Kilmeny held out her hand with a smile. Her beauty, as she stood there in the fresh morning sunshine beside a clump of her sister lilies, was something to take away a man’s breath. David, who was by no means lacking in confidence and generally had a ready tongue where women were concerned, found himself as mute and awkward as a school boy, as he bowed over her hand.
But Kilmeny was charmingly at ease. There was not a trace of embarrassment in her manner, though there was a pretty shyness. Eric smiled as he recalled his first meeting with her. He suddenly realized how far Kilmeny had come since then and how much she had developed.
With a little gesture of invitation Kilmeny led the way through the orchard to the wild cherry lane, and the two men followed.
“Eric, she is simply unutterable!” said David in an undertone. “Last night, to tell you the truth, I had a rather poor opinion of your sanity. But now I am consumed with a fierce envy. She is the loveliest creature I ever saw.”

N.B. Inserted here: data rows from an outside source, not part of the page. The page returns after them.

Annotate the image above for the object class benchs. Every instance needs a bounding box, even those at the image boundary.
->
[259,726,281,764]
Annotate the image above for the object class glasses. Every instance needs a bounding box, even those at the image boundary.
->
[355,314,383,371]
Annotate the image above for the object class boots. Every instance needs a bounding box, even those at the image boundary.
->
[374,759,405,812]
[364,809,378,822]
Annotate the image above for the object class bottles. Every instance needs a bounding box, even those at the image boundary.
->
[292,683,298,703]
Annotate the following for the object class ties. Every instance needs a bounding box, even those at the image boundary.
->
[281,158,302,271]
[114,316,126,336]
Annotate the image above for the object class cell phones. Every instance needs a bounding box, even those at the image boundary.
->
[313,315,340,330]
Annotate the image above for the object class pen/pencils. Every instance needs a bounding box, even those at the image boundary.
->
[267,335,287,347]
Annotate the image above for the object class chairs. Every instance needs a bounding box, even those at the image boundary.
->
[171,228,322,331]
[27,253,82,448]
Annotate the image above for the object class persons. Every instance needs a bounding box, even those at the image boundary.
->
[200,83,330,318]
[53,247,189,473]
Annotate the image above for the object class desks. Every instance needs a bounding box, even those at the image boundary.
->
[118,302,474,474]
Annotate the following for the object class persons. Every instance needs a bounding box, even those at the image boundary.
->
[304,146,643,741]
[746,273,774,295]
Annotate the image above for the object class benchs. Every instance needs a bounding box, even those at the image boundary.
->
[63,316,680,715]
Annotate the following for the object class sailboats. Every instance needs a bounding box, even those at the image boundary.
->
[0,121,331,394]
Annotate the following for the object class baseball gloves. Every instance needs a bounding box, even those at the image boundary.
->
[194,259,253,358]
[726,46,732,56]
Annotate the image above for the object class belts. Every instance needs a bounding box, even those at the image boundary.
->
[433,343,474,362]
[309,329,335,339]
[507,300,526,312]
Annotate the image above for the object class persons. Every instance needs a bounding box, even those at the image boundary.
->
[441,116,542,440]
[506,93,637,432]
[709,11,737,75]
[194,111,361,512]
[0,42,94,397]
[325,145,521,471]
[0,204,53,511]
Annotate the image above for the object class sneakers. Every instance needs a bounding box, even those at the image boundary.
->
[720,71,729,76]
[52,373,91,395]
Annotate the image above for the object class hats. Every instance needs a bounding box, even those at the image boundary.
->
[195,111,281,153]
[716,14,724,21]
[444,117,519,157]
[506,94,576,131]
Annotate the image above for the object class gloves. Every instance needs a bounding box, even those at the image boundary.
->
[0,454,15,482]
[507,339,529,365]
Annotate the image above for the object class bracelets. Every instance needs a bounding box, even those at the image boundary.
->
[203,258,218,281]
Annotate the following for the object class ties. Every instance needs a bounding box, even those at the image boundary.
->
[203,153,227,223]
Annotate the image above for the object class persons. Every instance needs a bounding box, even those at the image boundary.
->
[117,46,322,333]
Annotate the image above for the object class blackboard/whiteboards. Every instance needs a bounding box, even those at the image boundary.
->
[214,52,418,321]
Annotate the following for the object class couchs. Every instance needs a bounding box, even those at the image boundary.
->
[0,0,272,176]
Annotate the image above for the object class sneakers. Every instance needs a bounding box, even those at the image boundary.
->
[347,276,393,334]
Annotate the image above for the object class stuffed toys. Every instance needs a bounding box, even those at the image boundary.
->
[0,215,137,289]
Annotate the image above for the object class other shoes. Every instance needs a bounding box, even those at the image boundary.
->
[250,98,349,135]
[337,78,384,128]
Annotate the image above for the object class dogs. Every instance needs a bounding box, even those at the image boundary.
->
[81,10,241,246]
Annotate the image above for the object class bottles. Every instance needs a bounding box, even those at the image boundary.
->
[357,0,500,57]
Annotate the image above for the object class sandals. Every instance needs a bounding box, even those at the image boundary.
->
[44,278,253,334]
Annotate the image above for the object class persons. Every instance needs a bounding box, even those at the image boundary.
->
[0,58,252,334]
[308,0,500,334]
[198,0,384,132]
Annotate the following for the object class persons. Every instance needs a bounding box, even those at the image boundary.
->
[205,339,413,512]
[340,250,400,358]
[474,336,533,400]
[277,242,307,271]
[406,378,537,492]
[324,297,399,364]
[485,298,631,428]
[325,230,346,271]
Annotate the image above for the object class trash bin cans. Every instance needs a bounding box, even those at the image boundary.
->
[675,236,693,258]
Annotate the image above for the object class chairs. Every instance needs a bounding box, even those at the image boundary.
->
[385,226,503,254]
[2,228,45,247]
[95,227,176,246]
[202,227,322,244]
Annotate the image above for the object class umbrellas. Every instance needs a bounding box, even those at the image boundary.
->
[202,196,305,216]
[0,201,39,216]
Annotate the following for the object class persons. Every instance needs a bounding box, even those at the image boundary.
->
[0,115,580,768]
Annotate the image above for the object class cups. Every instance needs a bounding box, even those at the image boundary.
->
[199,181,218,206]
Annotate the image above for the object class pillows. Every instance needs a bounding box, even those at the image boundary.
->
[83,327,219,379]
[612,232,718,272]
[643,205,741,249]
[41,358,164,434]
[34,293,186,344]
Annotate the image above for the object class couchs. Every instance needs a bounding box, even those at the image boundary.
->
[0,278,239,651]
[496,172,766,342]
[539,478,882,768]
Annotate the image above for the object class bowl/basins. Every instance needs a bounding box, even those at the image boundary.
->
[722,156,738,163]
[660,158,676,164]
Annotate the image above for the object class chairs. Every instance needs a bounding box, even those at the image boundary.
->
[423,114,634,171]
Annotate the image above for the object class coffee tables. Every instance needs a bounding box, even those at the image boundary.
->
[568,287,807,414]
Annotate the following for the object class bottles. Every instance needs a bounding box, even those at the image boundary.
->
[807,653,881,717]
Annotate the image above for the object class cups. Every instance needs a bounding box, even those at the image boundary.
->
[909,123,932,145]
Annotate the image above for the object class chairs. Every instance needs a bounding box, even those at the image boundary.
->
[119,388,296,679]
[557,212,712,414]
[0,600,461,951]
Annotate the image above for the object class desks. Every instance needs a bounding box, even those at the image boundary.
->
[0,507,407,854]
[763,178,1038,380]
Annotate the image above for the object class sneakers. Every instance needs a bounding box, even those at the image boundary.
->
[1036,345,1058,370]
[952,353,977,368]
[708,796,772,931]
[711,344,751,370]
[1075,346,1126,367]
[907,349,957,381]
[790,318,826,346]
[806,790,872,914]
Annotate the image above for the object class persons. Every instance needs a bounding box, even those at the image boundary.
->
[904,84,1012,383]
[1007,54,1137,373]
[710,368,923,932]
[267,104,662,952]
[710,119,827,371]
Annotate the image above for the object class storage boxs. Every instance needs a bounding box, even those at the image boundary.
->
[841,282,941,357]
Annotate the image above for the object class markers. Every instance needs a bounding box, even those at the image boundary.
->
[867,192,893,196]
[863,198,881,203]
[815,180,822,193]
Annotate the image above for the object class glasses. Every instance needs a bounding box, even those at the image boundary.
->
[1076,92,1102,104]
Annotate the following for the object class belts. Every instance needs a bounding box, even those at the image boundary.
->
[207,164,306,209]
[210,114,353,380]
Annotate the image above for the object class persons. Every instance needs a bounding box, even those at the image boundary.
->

Eric introduced David to the Gordons and then hurried away to his school. On his way down the Gordon lane he met Neil and was half startled by the glare of hatred in the Italian boy’s eyes. Pity succeeded the momentary alarm. Neil’s face had grown thin and haggard; his eyes were sunken and feverishly bright; he looked years older than on the day when Eric had first seen him in the brook hollow.
Prompted by sudden compassionate impulse Eric stopped and held out his hand.
“Neil, can’t we be friends?” he said. “I am sorry if I have been the cause of inflicting pain on you.”
“Friends! Never!” said Neil passionately. “You have taken Kilmeny from me. I shall hate you always. And I’ll be even with you yet.”
He strode fiercely up the lane, and Eric, with a shrug of his shoulders, went on his way, dismissing the meeting from his mind.
The day seemed interminably long to him. David had not returned when he went home to dinner; but when he went to his room in the evening he found his friend there, staring out of the window.